As shown in Tables 1 and 2, it was confirmed that the polyolefin-based copolymer produced in Examples 1 to 6 and Comparative Examples 1 to 3 exhibited MFR, density, and surface strength suitable for manufacturing automotive interior and exterior materials.

In addition, it was confirmed that the polyolefin-based copolymers prepared in Examples 1 to 6 were produced at a higher yield than the polyolefin-based copolymers prepared in Comparative Examples 1 to 3, and thus had high polymerization activity.

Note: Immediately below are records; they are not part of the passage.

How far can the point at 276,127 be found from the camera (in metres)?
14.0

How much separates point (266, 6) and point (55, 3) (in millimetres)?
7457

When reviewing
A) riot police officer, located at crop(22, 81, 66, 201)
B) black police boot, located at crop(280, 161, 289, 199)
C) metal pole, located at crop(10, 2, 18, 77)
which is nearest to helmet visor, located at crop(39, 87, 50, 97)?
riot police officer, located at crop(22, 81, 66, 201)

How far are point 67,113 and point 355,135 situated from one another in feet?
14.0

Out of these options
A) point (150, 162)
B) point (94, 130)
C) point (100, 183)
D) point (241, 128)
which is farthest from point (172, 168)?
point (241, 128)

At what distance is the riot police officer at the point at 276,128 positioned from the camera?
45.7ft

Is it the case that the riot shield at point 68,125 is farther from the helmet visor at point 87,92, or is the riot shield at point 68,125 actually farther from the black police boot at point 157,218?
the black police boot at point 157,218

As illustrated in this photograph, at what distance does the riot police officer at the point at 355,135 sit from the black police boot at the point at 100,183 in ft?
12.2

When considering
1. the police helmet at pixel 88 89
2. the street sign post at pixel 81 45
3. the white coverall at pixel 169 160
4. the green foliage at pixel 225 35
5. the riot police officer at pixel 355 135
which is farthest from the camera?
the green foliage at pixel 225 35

In addition, the polyolefin-based copolymers produced in Examples 1 to 6 had a broad molecular weight distribution as compared with the polyolefin-based copolymers prepared in Comparative Examples 1 to 3, and thus it was confirmed that the processability was improved and the scratch resistance was excellent. Especially, it was confirmed that the scratch resistance of the polyolefin-based copolymer was controlled depending on the content of styrene.

Claims (11)

An olefin compound, an alpha-olefin compound, a diene compound, and an aromatic vinyl compound,
A polyolefin-based copolymer containing 10 to 90 mol% of the olefin compound, 0.1 to 50 mol% of an alpha-olefin compound, 0.1 to 10 mol% of a diene compound and 0.1 to 50 mol% of an aromatic vinyl compound. The method according to claim 1,
Wherein the olefin compound is at least one compound selected from the group consisting of ethylene, propylene and butene. The method according to claim 1,
Wherein the alpha-olefin compound is at least one compound selected from the group consisting of propylene, butene, pentene, hexene, propene and octene. The method according to claim 1,
Wherein the diene compound is at least one compound selected from the group consisting of a vinyl aromatic compound, butadiene, isoprene, alkyl acetate, alkyl methacrylate, vinyl amide and vinyl pyridine. The method according to claim 1,
Wherein the olefin compound is ethylene,
Wherein the alpha olefin compound is octene,
Wherein the diene compound is divinylbenzene,
Wherein the aromatic vinyl compound is styrene. The method according to claim 1,
And a flow flow index (MFR) of 0.1 to 100 g / 10 min. The method according to claim 1,
And a surface hardness (Shore A) of 50 to 100. The polyolefin- The method according to claim 1,
A density of 0.860 to 0.910 g / cm &lt; ³ &gt;
And a weight average molecular weight (Mw) of 10,000 to 1,000,000 g / mol. The method according to claim 1,
And a glass transition temperature of -80 to 0 占 폚. A molded article comprising the polyolefin-based copolymer according to any one of claims 1 to 9. 11. The method of claim 10,
A molded article which is an automobile interior and exterior material.